● **Problem description**: Reproduce the material below word for word, leaving out the pictures.

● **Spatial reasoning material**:
○ ○ ○ ○ ○
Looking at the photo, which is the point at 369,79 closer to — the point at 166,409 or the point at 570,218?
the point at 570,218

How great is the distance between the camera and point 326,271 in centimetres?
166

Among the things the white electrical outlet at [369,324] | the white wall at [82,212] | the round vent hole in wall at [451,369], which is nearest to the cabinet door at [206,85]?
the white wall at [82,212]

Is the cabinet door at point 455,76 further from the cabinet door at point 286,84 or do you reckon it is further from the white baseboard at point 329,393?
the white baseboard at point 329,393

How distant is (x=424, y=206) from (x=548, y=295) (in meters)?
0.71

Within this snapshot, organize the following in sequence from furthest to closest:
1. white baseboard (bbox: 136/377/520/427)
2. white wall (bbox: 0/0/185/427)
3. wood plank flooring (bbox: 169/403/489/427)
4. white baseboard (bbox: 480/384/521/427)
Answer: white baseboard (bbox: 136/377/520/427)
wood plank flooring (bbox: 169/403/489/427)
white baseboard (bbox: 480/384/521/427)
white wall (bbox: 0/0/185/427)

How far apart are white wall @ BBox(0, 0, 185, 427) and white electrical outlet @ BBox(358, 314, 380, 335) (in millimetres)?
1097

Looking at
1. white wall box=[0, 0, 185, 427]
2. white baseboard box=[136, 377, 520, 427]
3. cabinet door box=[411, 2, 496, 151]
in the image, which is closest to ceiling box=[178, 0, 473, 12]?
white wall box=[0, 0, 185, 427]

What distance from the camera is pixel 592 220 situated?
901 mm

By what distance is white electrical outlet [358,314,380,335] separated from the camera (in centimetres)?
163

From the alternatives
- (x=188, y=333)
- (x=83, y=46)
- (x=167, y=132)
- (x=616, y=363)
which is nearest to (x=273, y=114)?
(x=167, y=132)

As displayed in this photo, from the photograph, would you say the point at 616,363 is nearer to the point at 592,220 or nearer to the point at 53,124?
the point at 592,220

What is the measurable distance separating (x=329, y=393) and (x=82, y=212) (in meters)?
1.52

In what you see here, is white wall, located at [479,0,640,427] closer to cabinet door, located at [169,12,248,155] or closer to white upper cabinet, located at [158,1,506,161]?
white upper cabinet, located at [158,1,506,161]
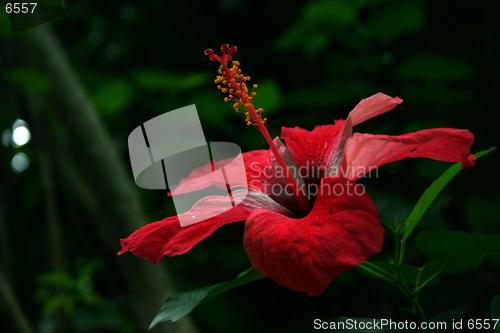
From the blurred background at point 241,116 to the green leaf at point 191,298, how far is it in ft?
1.96

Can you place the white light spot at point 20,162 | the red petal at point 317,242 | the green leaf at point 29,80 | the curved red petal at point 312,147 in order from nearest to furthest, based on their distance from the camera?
1. the red petal at point 317,242
2. the curved red petal at point 312,147
3. the green leaf at point 29,80
4. the white light spot at point 20,162

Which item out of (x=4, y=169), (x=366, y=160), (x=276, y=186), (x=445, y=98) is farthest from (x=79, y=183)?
(x=445, y=98)

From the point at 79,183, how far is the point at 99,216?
42cm

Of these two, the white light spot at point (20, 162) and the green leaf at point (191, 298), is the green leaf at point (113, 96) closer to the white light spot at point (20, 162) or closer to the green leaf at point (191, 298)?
the white light spot at point (20, 162)

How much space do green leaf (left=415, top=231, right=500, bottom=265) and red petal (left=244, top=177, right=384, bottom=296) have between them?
134mm

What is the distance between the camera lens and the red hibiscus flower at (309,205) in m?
0.49

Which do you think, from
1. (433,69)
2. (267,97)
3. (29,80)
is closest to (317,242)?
(267,97)

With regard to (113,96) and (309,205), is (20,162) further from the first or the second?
(309,205)

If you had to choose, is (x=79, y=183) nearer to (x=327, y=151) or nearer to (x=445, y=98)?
(x=327, y=151)

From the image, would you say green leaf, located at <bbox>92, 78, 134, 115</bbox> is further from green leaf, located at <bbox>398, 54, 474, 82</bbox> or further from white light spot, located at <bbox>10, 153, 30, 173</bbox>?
green leaf, located at <bbox>398, 54, 474, 82</bbox>

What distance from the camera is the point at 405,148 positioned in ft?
2.11

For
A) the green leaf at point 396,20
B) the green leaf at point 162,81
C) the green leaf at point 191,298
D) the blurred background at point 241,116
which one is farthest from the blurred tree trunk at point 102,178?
the green leaf at point 396,20

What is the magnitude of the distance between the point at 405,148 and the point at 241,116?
3.94 ft

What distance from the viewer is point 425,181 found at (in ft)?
4.55
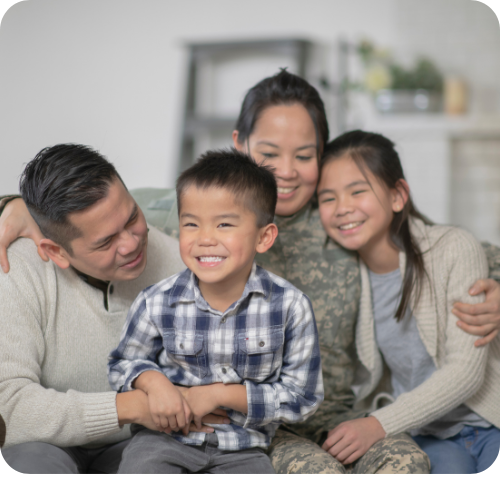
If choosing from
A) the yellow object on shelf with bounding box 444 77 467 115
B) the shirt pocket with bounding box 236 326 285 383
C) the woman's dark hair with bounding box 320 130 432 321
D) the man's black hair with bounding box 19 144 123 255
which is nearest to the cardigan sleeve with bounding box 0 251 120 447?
the man's black hair with bounding box 19 144 123 255

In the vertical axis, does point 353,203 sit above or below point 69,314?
above

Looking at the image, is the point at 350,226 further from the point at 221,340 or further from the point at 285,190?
the point at 221,340

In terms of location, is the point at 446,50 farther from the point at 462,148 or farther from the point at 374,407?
the point at 374,407

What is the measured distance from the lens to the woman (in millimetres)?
1231

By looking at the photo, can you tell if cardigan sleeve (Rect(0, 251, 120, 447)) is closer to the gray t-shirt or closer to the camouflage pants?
the camouflage pants

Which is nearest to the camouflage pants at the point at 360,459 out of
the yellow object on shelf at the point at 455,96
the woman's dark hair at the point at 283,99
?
the woman's dark hair at the point at 283,99

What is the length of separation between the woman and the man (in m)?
0.30

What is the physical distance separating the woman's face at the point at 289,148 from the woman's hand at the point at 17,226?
51 centimetres

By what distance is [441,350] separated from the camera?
120cm

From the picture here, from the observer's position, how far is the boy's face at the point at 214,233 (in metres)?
0.92

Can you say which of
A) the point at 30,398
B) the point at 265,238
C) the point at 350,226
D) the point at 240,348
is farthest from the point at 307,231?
the point at 30,398

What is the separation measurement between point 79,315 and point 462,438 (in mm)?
883

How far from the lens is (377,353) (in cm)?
127

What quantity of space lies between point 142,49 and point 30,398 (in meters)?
3.93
○ ○ ○ ○ ○
● **Problem solution**:
Looking at the photo, which is the point at 369,79 closer to — the point at 166,409 or the point at 570,218?
the point at 570,218

How great is the distance between the camera and point 326,271 in centimetres?
166

Among the things the white electrical outlet at [369,324] | the white wall at [82,212] | the round vent hole in wall at [451,369], which is nearest to the cabinet door at [206,85]?
the white wall at [82,212]

Is the cabinet door at point 455,76 further from the cabinet door at point 286,84 or do you reckon it is further from the white baseboard at point 329,393?
the white baseboard at point 329,393

How distant is (x=424, y=206) from (x=548, y=295) (in meters)?
0.71

Within this snapshot, organize the following in sequence from furthest to closest:
1. white baseboard (bbox: 136/377/520/427)
2. white wall (bbox: 0/0/185/427)
3. wood plank flooring (bbox: 169/403/489/427)
4. white baseboard (bbox: 480/384/521/427)
Answer: white baseboard (bbox: 136/377/520/427)
wood plank flooring (bbox: 169/403/489/427)
white baseboard (bbox: 480/384/521/427)
white wall (bbox: 0/0/185/427)

How far apart are white wall @ BBox(0, 0, 185, 427) and white electrical outlet @ BBox(358, 314, 380, 335) (in millimetres)?
1097

Looking at
1. white wall box=[0, 0, 185, 427]
2. white baseboard box=[136, 377, 520, 427]
3. cabinet door box=[411, 2, 496, 151]
in the image, which is closest to ceiling box=[178, 0, 473, 12]?
white wall box=[0, 0, 185, 427]

What distance from the camera is pixel 592 220 situated?
901 mm

By what distance is white electrical outlet [358,314,380,335] separated from the camera (in centimetres)?
163

From the alternatives
- (x=188, y=333)
- (x=83, y=46)
- (x=167, y=132)
- (x=616, y=363)
which is nearest to (x=273, y=114)?
(x=167, y=132)

As displayed in this photo, from the photograph, would you say the point at 616,363 is nearer to the point at 592,220 or nearer to the point at 53,124?
the point at 592,220

What is the measurable distance separating (x=329, y=393) and (x=82, y=212) (in meters)?
1.52

In what you see here, is white wall, located at [479,0,640,427] closer to cabinet door, located at [169,12,248,155] or closer to white upper cabinet, located at [158,1,506,161]?
white upper cabinet, located at [158,1,506,161]
From the blurred background at point 241,116 to the green leaf at point 191,298, how far is it in ft?
1.96

Can you place the white light spot at point 20,162 | the red petal at point 317,242 | the green leaf at point 29,80 | the curved red petal at point 312,147 in order from nearest to furthest, based on their distance from the camera?
1. the red petal at point 317,242
2. the curved red petal at point 312,147
3. the green leaf at point 29,80
4. the white light spot at point 20,162

Which item out of (x=4, y=169), (x=366, y=160), (x=276, y=186), (x=445, y=98) is farthest from (x=79, y=183)?
(x=445, y=98)

From the point at 79,183, how far is the point at 99,216?
42cm

Of these two, the white light spot at point (20, 162) and the green leaf at point (191, 298), is the green leaf at point (113, 96) closer to the white light spot at point (20, 162) or closer to the green leaf at point (191, 298)?
the white light spot at point (20, 162)

How much space do green leaf (left=415, top=231, right=500, bottom=265) and red petal (left=244, top=177, right=384, bottom=296) have between them?
134mm

What is the distance between the camera lens and the red hibiscus flower at (309,205) in m?
0.49

Which do you think, from
1. (433,69)
2. (267,97)
3. (29,80)
is closest to (317,242)?
(267,97)

With regard to (113,96) and (309,205), is (20,162) further from the first or the second?
(309,205)

If you had to choose, is (x=79, y=183) nearer to (x=327, y=151) or nearer to (x=445, y=98)?
(x=327, y=151)

From the image, would you say green leaf, located at <bbox>92, 78, 134, 115</bbox> is further from green leaf, located at <bbox>398, 54, 474, 82</bbox> or further from white light spot, located at <bbox>10, 153, 30, 173</bbox>?
green leaf, located at <bbox>398, 54, 474, 82</bbox>

What distance from the camera is the point at 405,148 positioned in ft?
2.11

For
A) the green leaf at point 396,20
B) the green leaf at point 162,81
C) the green leaf at point 191,298
D) the blurred background at point 241,116
which one is farthest from the blurred tree trunk at point 102,178?
the green leaf at point 396,20

What is the magnitude of the distance between the point at 405,148 and the point at 241,116?
3.94 ft

What distance from the viewer is point 425,181 found at (in ft)?
4.55
If choosing from
A) the yellow object on shelf with bounding box 444 77 467 115
B) the shirt pocket with bounding box 236 326 285 383
C) the woman's dark hair with bounding box 320 130 432 321
D) the man's black hair with bounding box 19 144 123 255
which is nearest to the cardigan sleeve with bounding box 0 251 120 447?
the man's black hair with bounding box 19 144 123 255

In the vertical axis, does point 353,203 sit above or below point 69,314?
above

Looking at the image, is the point at 350,226 further from the point at 221,340 or further from the point at 285,190?
the point at 221,340

In terms of location, is the point at 446,50 farther from the point at 462,148 or farther from the point at 374,407?
the point at 374,407

What is the measured distance from the lens to the woman (in millimetres)?
1231

By looking at the photo, can you tell if cardigan sleeve (Rect(0, 251, 120, 447)) is closer to the gray t-shirt or closer to the camouflage pants?
the camouflage pants

Which is nearest to the camouflage pants at the point at 360,459 out of
the yellow object on shelf at the point at 455,96
the woman's dark hair at the point at 283,99
?
the woman's dark hair at the point at 283,99

What is the length of separation between the woman and the man (in m)?
0.30

What is the physical distance separating the woman's face at the point at 289,148 from the woman's hand at the point at 17,226?
51 centimetres

By what distance is [441,350] separated from the camera?
120cm

From the picture here, from the observer's position, how far is the boy's face at the point at 214,233 (in metres)?
0.92

Can you say which of
A) the point at 30,398
B) the point at 265,238
C) the point at 350,226
D) the point at 240,348
is farthest from the point at 307,231?
the point at 30,398

What is the separation measurement between point 79,315 and point 462,438 (in mm)?
883

How far from the lens is (377,353) (in cm)?
127

What quantity of space lies between point 142,49 and point 30,398 (in meters)?
3.93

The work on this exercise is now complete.